Kubernetes Installation in Harvester

I recorded this while building a Kubernetes cluster on a homelab server with Harvester and Rancher. It is a practical install note, not a full production runbook. The useful part is seeing the cluster come up from the bare virtualization layer instead of starting from a managed cloud default.
The reason I cared about Harvester here was simple: the hardware was already mine. I wanted the cluster to sit on virtual machines I could inspect, resize, and break without pretending I was in a managed cloud. That makes storage and networking feel much less abstract. If those are wrong, Rancher can still show a cluster that looks fine while workloads behave badly later.

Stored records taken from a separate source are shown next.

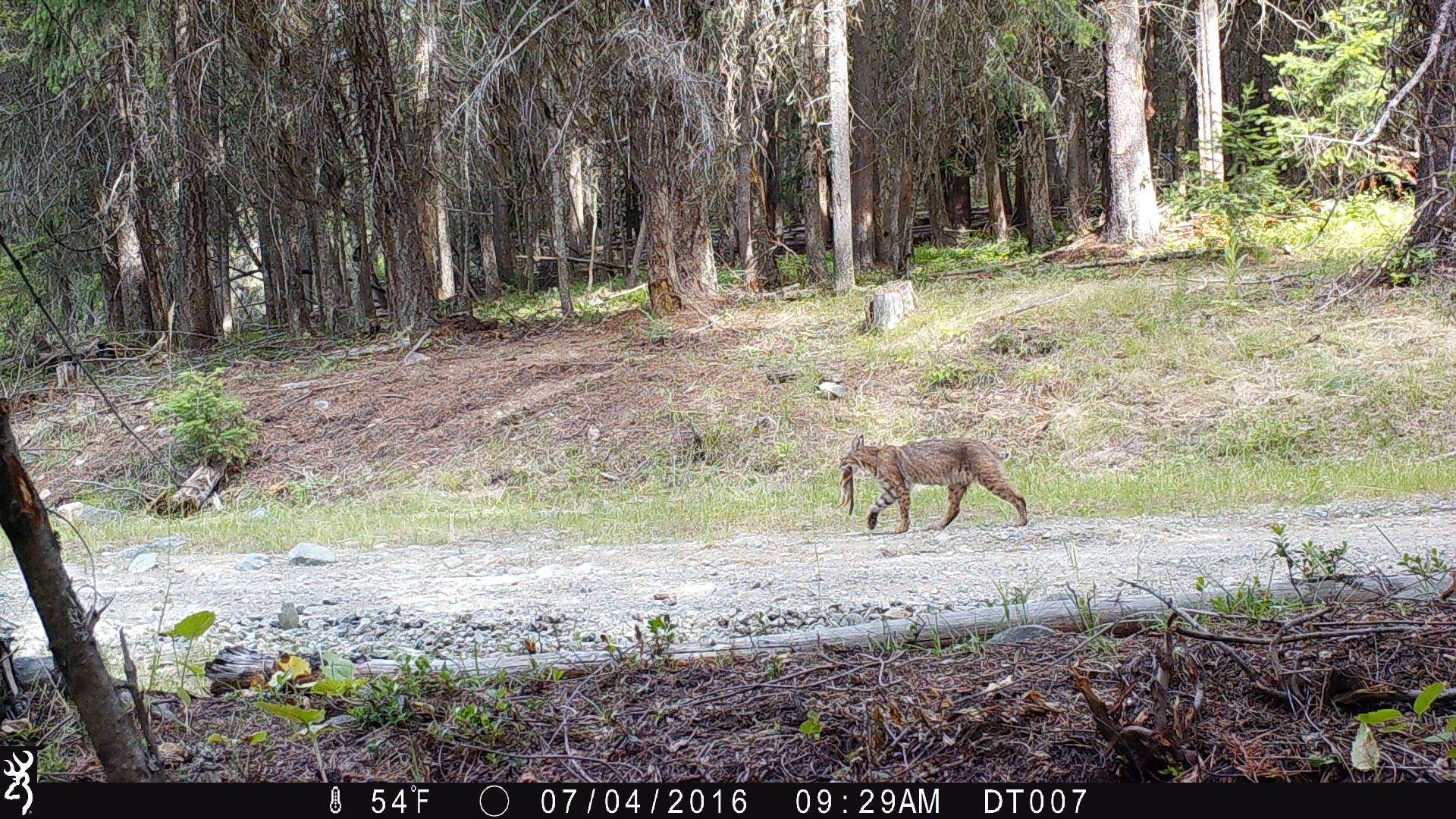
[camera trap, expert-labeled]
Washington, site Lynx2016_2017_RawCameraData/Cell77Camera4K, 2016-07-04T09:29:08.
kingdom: Animalia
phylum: Chordata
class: Mammalia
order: Carnivora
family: Felidae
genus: Lynx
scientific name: Lynx rufus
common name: bobcat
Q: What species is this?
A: Lynx rufus (bobcat).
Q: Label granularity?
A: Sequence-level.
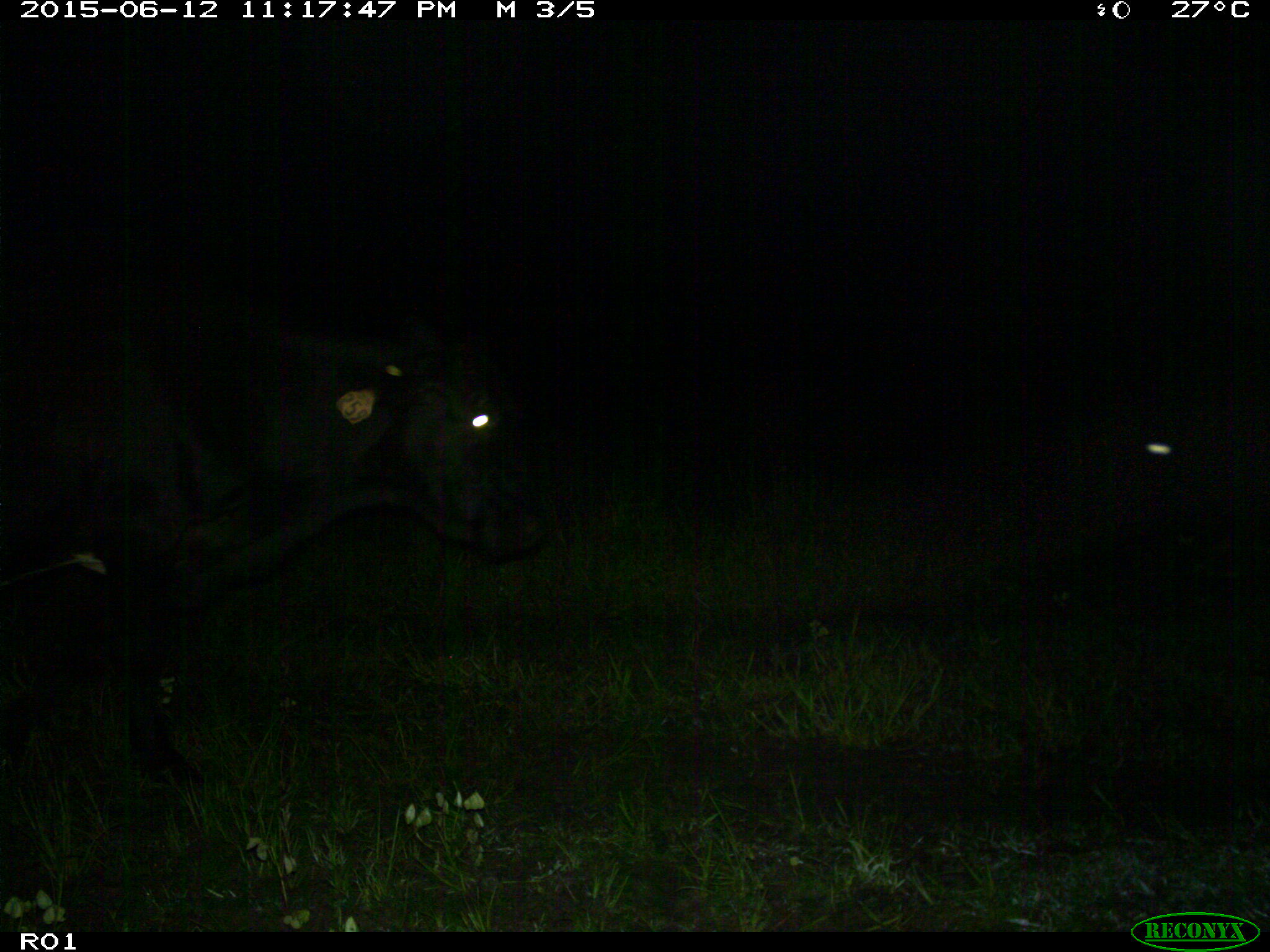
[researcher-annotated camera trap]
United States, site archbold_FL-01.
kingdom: Animalia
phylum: Chordata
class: Mammalia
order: Artiodactyla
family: Bovidae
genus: Bos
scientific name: Bos taurus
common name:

What I cared about during the install
The first pass was deliberately plain: bring up Harvester, register it with Rancher, provision the Kubernetes nodes, and verify that the cluster could schedule normal workloads. I did not want GitOps, ingress, observability, and app state in the same first debugging session. A broken install is hard enough without also wondering whether cert-manager, DNS, a storage class, or a chart value caused the problem.
Harvester pushes infrastructure details back into view. In a managed cloud cluster, node pools and load balancers can feel like product settings. In a homelab cluster, they are actual capacity, actual disks, and actual network paths. Useful when the point is to learn or to run controlled local infrastructure. Unforgiving when the base layer is treated as an afterthought.
Where I would take it next
After the cluster is stable, the next useful step is writing down the setup so it can be rebuilt: Harvester version, VM templates, node sizes, storage classes, ingress choice, and Rancher cluster settings. From there I would add a small GitOps bootstrap and a health check workload before moving any serious service onto it.